Stored data >>
________________________________________
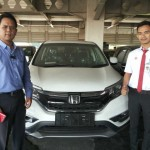 Foto Penyerahan Unit 4 Sales Marketing Mobil Honda Gresik Bayu Krisdianto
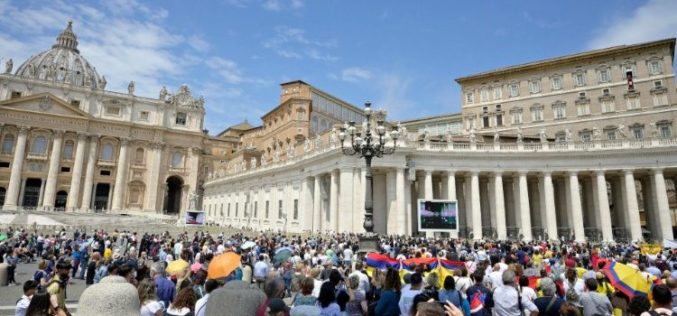 Папата најави средба со претставници на христијанските заедници од Либан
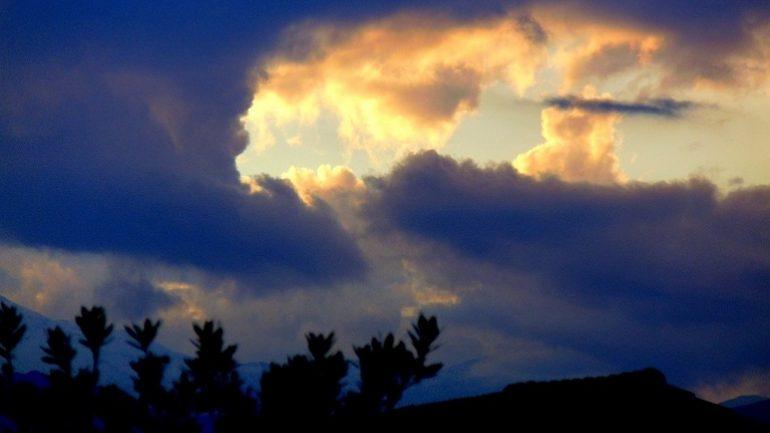 Mαγνητίζει το βλέμμα ο Κρητικός ουρανός!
________________________________________
Problem >> Give back the material above exactly as it appears, minus the pictures.

Result of the task >>
 Foto Penyerahan Unit 4 Sales Marketing Mobil Honda Gresik Bayu Krisdianto
 Папата најави средба со претставници на христијанските заедници од Либан
 Mαγνητίζει το βλέμμα ο Κρητικός ουρανός!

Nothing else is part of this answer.